**HOW TO COMPLETE THIS TASK:**
Print the complete set of entries exactly.

• • •

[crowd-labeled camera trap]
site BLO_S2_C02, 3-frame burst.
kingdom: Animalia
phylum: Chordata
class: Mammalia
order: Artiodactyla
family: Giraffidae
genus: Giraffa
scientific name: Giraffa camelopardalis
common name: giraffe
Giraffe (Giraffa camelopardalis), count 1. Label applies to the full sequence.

• • •

**REPLY TO THE EXERCISE:**
[crowd-labeled camera trap]
site BLO_S2_C02, 3-frame burst.
kingdom: Animalia
phylum: Chordata
class: Mammalia
order: Artiodactyla
family: Giraffidae
genus: Giraffa
scientific name: Giraffa camelopardalis
common name: giraffe
Giraffe (Giraffa camelopardalis), count 1. Label applies to the full sequence.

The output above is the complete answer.